Stored entries:
________________________________________

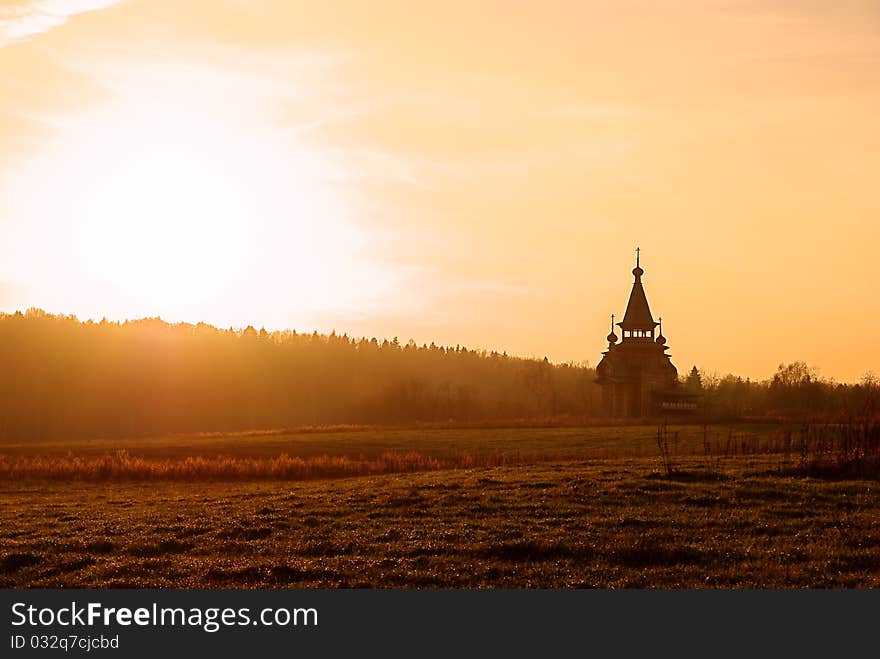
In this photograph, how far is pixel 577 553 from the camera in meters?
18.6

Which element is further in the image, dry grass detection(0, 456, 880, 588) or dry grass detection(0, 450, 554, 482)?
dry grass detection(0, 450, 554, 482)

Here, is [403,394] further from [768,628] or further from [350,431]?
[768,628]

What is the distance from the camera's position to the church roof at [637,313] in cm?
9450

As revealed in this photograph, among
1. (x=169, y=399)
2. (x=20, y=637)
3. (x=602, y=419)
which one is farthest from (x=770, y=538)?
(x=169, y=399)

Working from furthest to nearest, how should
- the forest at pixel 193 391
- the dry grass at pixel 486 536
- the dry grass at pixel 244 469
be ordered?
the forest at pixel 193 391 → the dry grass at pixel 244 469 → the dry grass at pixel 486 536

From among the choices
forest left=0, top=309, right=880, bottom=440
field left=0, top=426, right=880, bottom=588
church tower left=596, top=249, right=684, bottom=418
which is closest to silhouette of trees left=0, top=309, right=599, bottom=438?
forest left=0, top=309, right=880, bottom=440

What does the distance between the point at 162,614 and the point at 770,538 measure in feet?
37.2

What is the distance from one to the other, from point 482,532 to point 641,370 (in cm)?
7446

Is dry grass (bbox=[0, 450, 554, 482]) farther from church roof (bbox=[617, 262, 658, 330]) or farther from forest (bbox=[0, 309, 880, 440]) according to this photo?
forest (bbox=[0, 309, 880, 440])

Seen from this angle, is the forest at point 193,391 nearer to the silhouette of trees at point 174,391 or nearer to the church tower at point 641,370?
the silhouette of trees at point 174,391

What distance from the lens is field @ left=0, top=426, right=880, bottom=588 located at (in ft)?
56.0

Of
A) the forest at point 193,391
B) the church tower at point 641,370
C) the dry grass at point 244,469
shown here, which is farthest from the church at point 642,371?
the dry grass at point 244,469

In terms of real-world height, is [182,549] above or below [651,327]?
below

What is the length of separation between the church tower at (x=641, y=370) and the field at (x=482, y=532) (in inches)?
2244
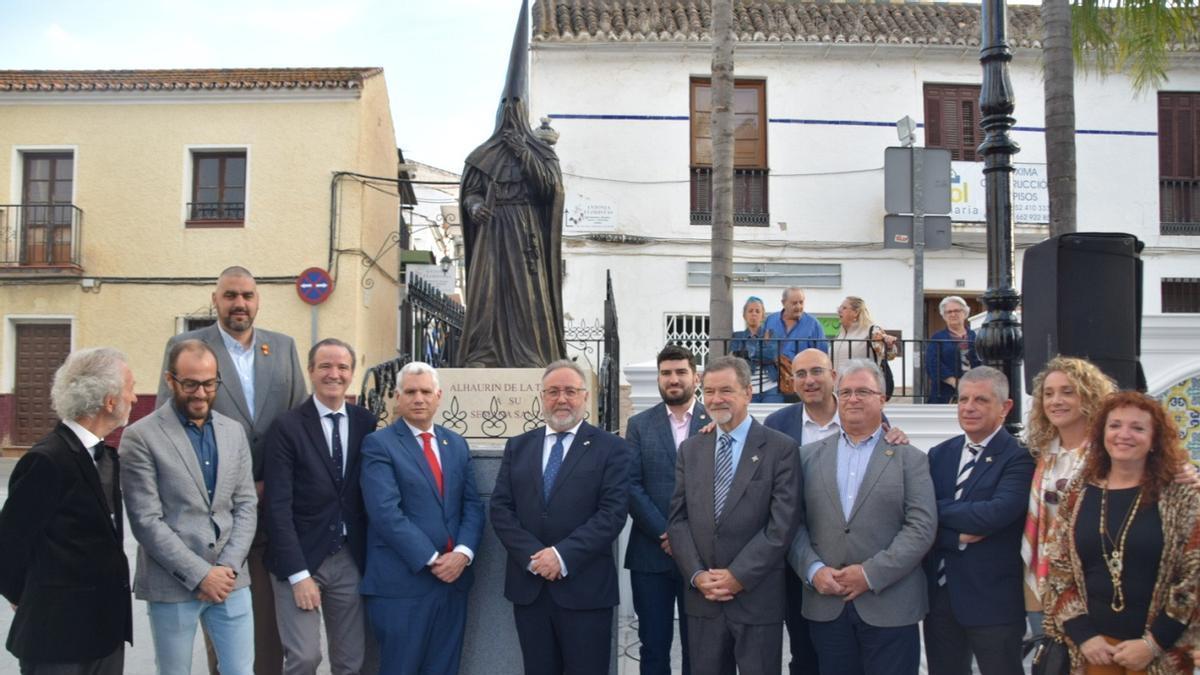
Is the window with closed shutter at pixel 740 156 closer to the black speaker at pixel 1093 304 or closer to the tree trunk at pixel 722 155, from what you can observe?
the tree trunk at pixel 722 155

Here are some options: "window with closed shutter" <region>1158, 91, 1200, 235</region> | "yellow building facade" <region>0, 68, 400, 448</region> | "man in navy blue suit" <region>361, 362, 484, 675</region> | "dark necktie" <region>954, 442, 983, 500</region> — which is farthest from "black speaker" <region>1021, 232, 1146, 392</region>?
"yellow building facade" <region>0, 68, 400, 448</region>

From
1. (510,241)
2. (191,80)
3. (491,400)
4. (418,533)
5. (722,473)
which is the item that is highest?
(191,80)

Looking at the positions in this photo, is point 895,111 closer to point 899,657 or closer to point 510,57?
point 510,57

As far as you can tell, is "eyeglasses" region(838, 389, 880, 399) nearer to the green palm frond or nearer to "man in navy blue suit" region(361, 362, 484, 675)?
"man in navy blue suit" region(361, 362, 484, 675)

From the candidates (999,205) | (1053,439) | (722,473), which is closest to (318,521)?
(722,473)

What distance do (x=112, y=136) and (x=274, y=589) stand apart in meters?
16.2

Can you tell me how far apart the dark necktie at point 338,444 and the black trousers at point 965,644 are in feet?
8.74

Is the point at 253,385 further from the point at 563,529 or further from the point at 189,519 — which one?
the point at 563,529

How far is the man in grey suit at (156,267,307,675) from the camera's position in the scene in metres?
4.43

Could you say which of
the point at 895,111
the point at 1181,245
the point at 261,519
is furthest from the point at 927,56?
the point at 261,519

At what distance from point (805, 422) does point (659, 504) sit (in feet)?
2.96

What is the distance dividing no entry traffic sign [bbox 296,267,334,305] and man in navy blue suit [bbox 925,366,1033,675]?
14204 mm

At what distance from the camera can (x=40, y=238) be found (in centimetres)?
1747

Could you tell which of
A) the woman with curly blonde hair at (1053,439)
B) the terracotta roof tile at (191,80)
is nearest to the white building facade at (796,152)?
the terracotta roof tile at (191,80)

________________________________________

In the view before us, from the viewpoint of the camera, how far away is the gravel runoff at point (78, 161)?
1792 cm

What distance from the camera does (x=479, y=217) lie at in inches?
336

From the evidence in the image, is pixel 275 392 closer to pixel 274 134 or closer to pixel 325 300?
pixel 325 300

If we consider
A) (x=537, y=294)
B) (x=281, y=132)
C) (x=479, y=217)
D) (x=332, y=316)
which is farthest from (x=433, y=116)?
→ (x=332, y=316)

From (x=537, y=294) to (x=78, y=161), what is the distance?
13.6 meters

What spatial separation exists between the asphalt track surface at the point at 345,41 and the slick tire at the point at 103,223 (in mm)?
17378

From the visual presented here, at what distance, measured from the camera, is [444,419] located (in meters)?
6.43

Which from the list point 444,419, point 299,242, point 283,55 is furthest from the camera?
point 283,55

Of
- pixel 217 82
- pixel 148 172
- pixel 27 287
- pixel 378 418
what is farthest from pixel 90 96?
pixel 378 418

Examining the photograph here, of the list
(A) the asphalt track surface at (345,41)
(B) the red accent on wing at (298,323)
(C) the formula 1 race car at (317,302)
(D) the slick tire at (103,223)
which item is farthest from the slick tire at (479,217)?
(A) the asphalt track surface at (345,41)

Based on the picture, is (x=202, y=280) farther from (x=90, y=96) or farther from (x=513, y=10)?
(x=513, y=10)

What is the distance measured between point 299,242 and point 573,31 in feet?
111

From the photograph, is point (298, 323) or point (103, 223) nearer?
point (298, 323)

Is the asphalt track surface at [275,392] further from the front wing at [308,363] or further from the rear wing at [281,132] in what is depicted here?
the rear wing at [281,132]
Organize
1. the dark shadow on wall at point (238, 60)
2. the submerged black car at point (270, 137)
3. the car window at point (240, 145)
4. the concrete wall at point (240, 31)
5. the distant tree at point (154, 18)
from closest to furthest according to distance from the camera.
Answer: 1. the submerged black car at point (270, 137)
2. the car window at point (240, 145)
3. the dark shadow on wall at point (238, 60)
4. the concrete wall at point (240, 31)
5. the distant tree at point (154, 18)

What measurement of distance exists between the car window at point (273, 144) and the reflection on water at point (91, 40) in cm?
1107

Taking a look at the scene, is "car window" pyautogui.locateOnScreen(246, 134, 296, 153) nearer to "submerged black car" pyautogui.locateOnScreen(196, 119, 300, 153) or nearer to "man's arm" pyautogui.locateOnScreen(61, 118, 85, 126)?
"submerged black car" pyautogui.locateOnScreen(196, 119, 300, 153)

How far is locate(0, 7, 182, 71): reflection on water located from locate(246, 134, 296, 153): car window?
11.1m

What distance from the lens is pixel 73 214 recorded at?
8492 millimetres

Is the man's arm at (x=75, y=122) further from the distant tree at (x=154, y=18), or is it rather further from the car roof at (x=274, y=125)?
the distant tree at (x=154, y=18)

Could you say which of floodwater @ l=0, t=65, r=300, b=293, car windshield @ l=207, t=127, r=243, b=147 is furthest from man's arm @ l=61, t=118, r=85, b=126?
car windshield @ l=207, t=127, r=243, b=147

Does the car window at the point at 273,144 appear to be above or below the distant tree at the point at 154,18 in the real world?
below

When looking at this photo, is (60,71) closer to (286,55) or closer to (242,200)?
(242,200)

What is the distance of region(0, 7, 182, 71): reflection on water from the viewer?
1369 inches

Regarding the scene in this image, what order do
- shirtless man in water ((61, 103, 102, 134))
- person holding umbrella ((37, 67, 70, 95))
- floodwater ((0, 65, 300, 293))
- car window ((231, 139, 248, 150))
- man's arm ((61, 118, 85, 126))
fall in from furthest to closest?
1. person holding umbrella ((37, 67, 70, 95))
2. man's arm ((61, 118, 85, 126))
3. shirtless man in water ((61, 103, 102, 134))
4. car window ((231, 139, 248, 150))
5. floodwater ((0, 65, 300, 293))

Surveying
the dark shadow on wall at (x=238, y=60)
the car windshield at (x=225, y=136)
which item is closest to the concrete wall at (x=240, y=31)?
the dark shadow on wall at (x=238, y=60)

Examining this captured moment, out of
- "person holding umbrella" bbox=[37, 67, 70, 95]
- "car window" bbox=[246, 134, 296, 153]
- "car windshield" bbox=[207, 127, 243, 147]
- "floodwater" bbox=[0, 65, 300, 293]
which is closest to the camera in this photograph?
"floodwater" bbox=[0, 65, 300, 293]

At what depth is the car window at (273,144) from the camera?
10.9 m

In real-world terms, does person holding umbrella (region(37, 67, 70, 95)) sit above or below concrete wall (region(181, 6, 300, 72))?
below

________________________________________

Please reproduce word for word the stretch of the records above from the line containing "What is the distance of" through the line containing "5. floodwater ((0, 65, 300, 293))", including both of those lines.

RESPONSE FOR THIS EXERCISE ▸
What is the distance of region(0, 7, 182, 71): reflection on water from the viewer?
1369 inches

Regarding the scene in this image, what order do
- shirtless man in water ((61, 103, 102, 134))
- person holding umbrella ((37, 67, 70, 95))
- floodwater ((0, 65, 300, 293))
- car window ((231, 139, 248, 150))
- man's arm ((61, 118, 85, 126))
fall in from furthest to closest?
1. person holding umbrella ((37, 67, 70, 95))
2. man's arm ((61, 118, 85, 126))
3. shirtless man in water ((61, 103, 102, 134))
4. car window ((231, 139, 248, 150))
5. floodwater ((0, 65, 300, 293))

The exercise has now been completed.